The current density, $\vec{j}(t,\vec{x})=-e n(t,\vec{x}) \vec{v}(t,\vec{x})$. Here $-e$ is the charge of one electron. Now consider an area element $\mathrm{d}^2 \vec{f}$, where the vector points to one of two possible directions perpendicular to the surface element and has a magnitude given by the area of the area element. Which direction you choose is arbitrary, but you must keep this direction once and for all in your calculation. Then the charge per unit time that flows through the surface element is a SCALAR whose SIGN (NOT DIRECTION!) is given by the choice of the direction of the area surface elements along the area. If the wire punches through the area $A$, then the total current is given by
$$I(t)=\int_{A} \mathrm{d}^2 \vec{f} \cdot \vec{j}(t,\vec{x}),$$
and again, it's a SCALAR. It has no direction!

 

[PhiowPhi]

I'd actually like to experiment this and see, get the piece of copper that I need, then place the terminals as I diagramed them and see what's going on, is there a simple non-expensive way of doing this?

 

[jim hardy]

Now consider an area element d2f⃗ \mathrm{d}^2 \vec{f}, where the vector points to one of two possible directions perpendicular to the surface element and has a magnitude given by the area of the area element.

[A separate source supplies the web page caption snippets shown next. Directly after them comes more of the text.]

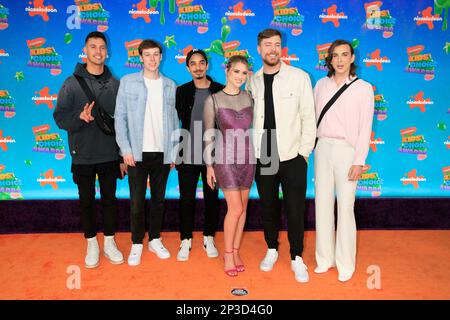 MrBeast arrive aux Kids' Choice Awards 2023 de Nickeodeon au Microsoft Theatre Los Angeles, USA, le 04 mars 2023. Banque D'Images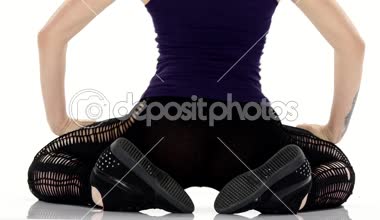 Booty shake genç seksi kadın profesyonel performans. Beyaz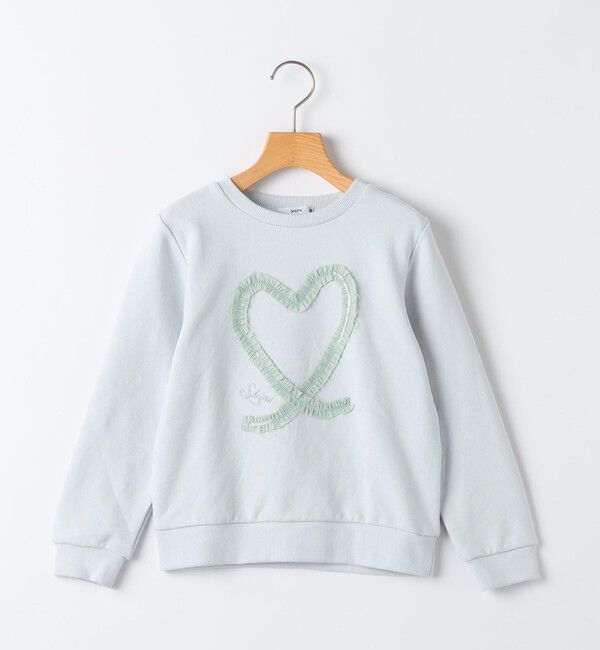SHIPS KIDS「SHIPS KIDS:140～150cm / スパンコール フリル スウェット」|スウェット・ジャージ|ライトブルー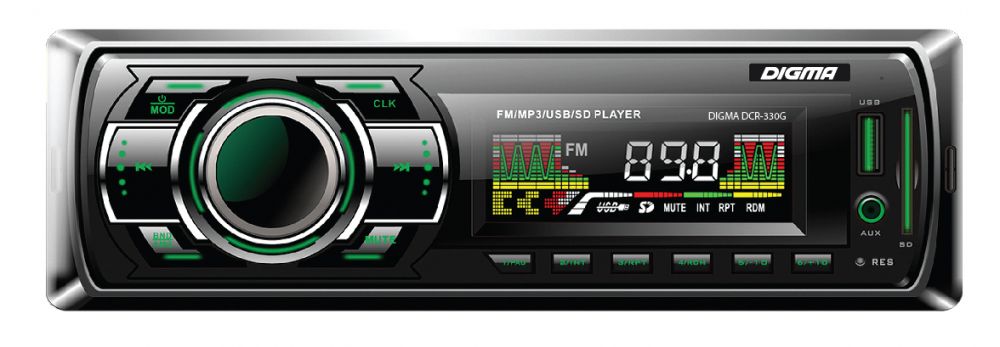Авто магнитола  Digma DCR-330G (USB/SD/MMC/AUX MP3 4*45Вт 18FM зел подсв)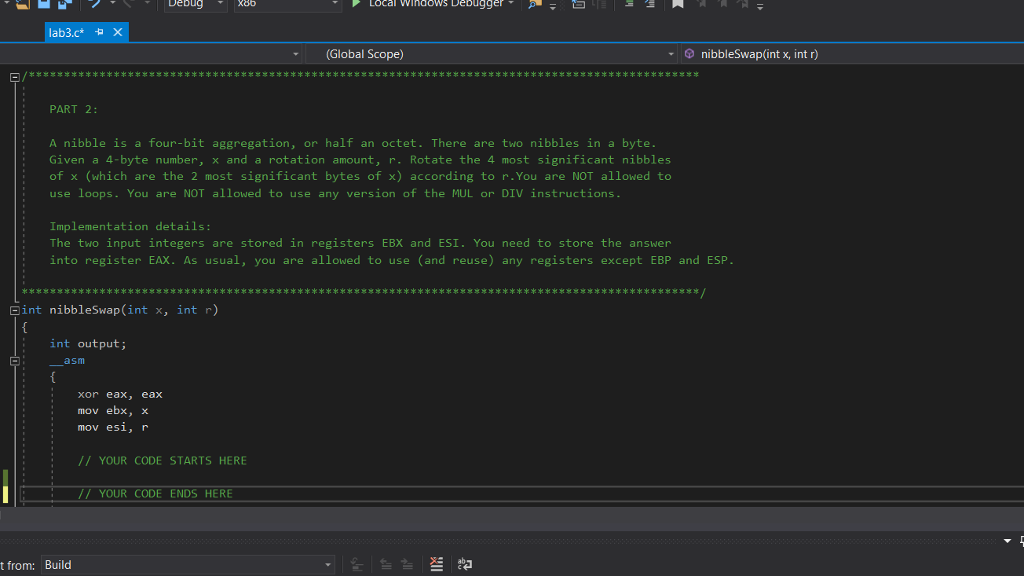 nibbleswap function x86 assembly How can I do this? Local Windows Debugger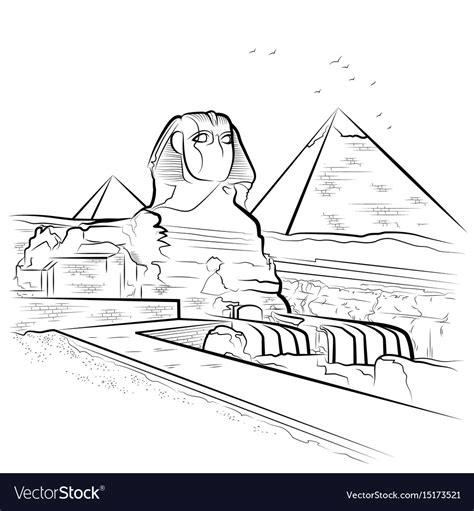 Drawing pyramids and sphinx in giza egypt Vector Image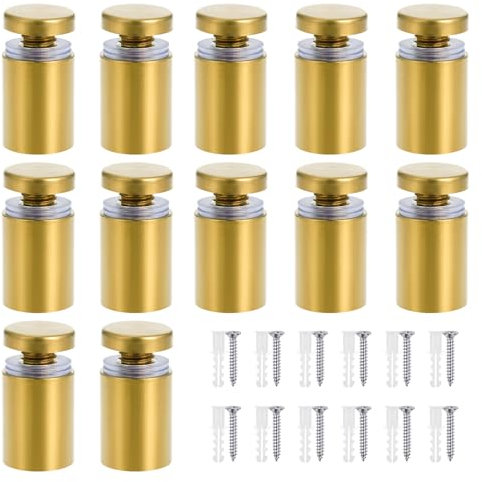 Faankiton 12PCS Vis d'écartement, Vis Publicitaires, Entretoises en Verre, Clous Publicitaires, Muraux Entretoises, Acier Inoxydable Publicité Vis, Montage Panneau Support Acrylique (19x30mm)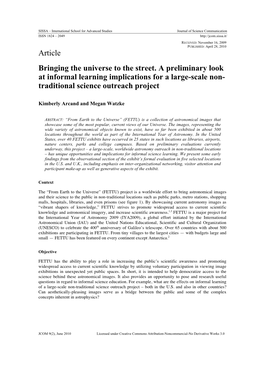 Article Bringing the Universe to the Street. a Preliminary Look at Informal Learning Implications for a Large-Scale Non- Traditional Science Outreach Project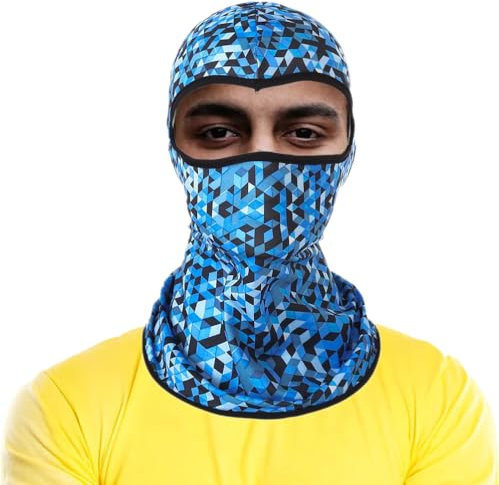 Blausky Vollgesichtsmaske,Sommer Balaclava Dünn und Atmungsaktiv Skimaske Gesichtshaube Helm Liner Sturmhauben Motorradmaske für Radsport Motorrad,Damen & Herren,Königsblau kariert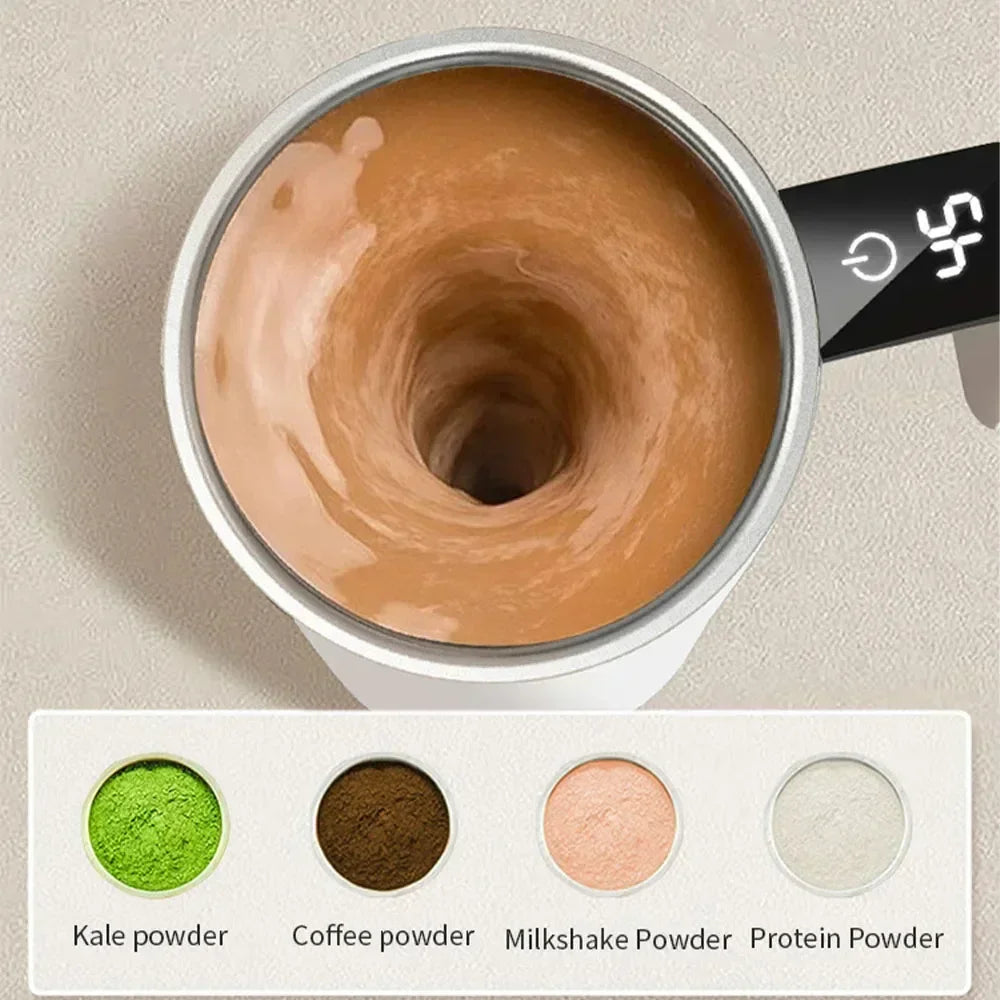 Pink automatic self-stirring magnetic mug with LCD screen, stainless steel, USB rechargeable, for coffee or milk mixing.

Thanks vanhees - i was stymied by notation d²f, unsure what was the d² .
Vector calculus was in 1967 and I'm rustier than the Tin Man .
Just an area of vector of magnitude incremental distance d squared , f denotes it has a direction ?

Now i can accept that integral .
And i do understand that a dot product gives a scalar, and that's "where in the process" it lost its vector property.

Thank you for your effort and patience .


@dlgoff thanks why didnt i think of that ?

thanks guys

 

[jim hardy]

I'd actually like to experiment this and see, get the piece of copper that I need, then place the terminals as I diagramed them and see what's going on, is there a simple non-expensive way of doing this?

Copper sheet is a little hard to find.
An aluminum cookie sheet would work but you'll have to bolt your connections for it's hard to solder aluminum.
Kitchen aluminum foil glued to something flat might work. You'll want it as big as practical to maximize path length hence resistance.

Any good auto parts or industrial hardware store should have brass shim stock and you can solder to that , just clean it with steel wool and soap first. You'll want it thin, 0.010" or less (<¼mm) , 0.001" if they have it.It may be tricky to get enough voltage to measure
You'll need considerable current through it and you'll measure only millivolts across it.
A car battery charger is a safe source of several amps DC.
An old headlamp in series will allow ~ 3 amps, twice that if you use both high and low beam filaments.

Get creative - we don't know what you have on hand.

This might be an excuse to build yourself a millivoltmeter
http://www.next.gr/meter-counter/checker-circuits/dc-millivoltmeter-l14200.html

I hope you post photos of your setup, along with results.